A DAM services more than just your website; it can power your entire sales and marketing organization. DAM is both a central repository for the approved creative assets, and a collaborative workflow engine between marketers and designers for creating, reviewing and approving those assets. Capabilities of a DAM are often extremely focused on a vibrant set of features that can include; asset tagging, searching and filtering, providing or revoking permissions, image resizing, archiving, managing asset expiration dates, mark-up tools for images and videos and more. These out-of-the-box capabilities work as soon as someone logs into the DAM and drags in their first hero banner image. DAMs are the bridge between graphic designers and digital marketing to manage the creating, approving and organizing the deliverable for marketing activities.
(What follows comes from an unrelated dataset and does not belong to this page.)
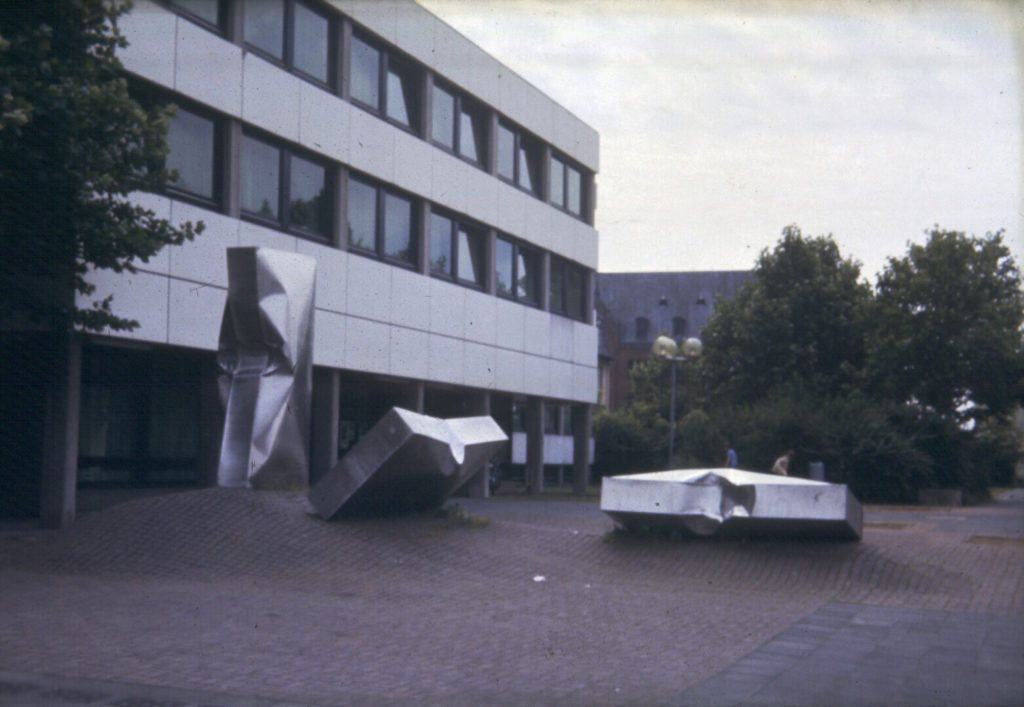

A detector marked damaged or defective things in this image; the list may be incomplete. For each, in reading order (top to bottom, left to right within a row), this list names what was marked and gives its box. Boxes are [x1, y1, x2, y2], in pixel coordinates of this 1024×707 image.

Now, organizations often try to function without a DAM but should they? Do-It-Yourself asset management can cause major headaches for an organization. Digital asset creation is most commonly a partnership between creative designers and marketing (even if they are within the same department).
Designers work with marketers to develop assets for the website, but also web applications, social media, product labeling and packaging, presentations, ads, etc. During the asset creation process, many companies rely on email, IM, cloud-storage, Google Drive, and so on for creative review and approvals. While it might work for a while on a small scale, it renders important aspects, like version control, meta-data, and in-context markups non-existent.
With DIY, once assets are finalized and approved, the entire process is plagued with inefficiencies. Assets get scattered on the aforementioned digital locations but also on people’s hard drives. Final assets are often left in cloud storage after they have become outdated, never replaces, where they are easily shared across the company. Outdated or off-brand versions of assets thrive and continue to be shared with prospects. This isn’t just a branding nightmare; assets with limited-time licensing can rack up hefty fines if they’re shared after their expiration date.
Some DAMs offer benefits beyond just asset control and organization. For example, Acquia DAM has workflow tools built in that streamline efforts and keep collaborative communication going throughout the creative process.
When evaluating a DAM, it shouldn’t be considered an add-on or a “nice to have” but a necessary piece of your marketing stack. The benefits outweigh the costs or concerns. It’s a DAM good investment (I limited it to one pun per post. You’re welcome).